Когда Людвиг, размышляющий о тирольке, слышит это, оказывается, что Сальери шел за ним – мимо рядов, до пустого прохладного холла. Его дыхание сбилось; смуглый лоб рассекает выбившаяся прядь. Может, вообще бежал? В глаза невозможно смотреть, столько там тревоги, столько вопросов, тщетно борющихся за право быть заданными первыми. Да что такое, только бы не опять «Не собрались ли вы в гроб или в ад?».
– Нет, нет, что вы. – Людвиг решительно качает головой, отстраняется от легшей на плечо руки, усмехается чужой, да и собственной прозорливости. – Идите, вам нужно быть там. А я вас не… – он сглатывает комок, шатается, – подвел… ведь правда?
– Людвиг. – Его не слышат. – Пойдемте сядем.
Рассеивают сумрак два канделябра; двери за спиной наглухо затворены.

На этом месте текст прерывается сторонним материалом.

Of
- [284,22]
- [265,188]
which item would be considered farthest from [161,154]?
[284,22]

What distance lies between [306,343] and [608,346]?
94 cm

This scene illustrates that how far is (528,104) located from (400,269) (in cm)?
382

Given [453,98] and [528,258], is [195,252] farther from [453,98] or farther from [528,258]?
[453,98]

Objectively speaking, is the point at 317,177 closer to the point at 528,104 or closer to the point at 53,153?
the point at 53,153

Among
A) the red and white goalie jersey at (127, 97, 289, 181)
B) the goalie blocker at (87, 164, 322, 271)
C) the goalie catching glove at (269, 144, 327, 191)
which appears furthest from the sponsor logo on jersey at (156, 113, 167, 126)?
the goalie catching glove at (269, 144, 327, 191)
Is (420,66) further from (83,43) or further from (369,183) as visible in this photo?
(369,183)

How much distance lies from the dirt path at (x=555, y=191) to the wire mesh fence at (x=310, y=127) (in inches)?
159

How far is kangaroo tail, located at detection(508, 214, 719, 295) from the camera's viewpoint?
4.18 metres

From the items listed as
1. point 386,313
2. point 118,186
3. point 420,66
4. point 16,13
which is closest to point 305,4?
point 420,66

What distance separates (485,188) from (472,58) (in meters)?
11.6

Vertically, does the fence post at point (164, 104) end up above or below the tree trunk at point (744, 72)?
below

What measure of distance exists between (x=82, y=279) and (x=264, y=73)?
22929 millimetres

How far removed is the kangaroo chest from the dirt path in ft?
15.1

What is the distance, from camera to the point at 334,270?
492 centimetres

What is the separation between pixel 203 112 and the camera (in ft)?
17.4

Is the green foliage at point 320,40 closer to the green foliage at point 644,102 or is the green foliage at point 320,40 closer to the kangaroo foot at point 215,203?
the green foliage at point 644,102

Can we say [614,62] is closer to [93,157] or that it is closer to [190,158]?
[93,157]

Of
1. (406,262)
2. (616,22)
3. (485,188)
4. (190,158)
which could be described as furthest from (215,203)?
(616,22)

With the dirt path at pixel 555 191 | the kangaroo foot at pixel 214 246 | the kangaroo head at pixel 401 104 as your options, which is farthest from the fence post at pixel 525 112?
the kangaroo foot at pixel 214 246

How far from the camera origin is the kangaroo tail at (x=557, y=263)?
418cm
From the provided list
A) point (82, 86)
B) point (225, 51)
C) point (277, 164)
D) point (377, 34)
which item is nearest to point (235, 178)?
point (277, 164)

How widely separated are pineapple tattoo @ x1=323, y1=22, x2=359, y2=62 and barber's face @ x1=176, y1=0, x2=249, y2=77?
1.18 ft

Там уже нежное пение; вторит сильному голосу фортепиано, радующееся, что нет больше безумца, принесшего с собой камни и приведшего мертвецов. Людвиг не помнит, как вышел из зала, не помнит, чтобы содрал шейный платок и смял в кулаке, не помнит, чтобы вспотел – а сейчас пот катится по лицу.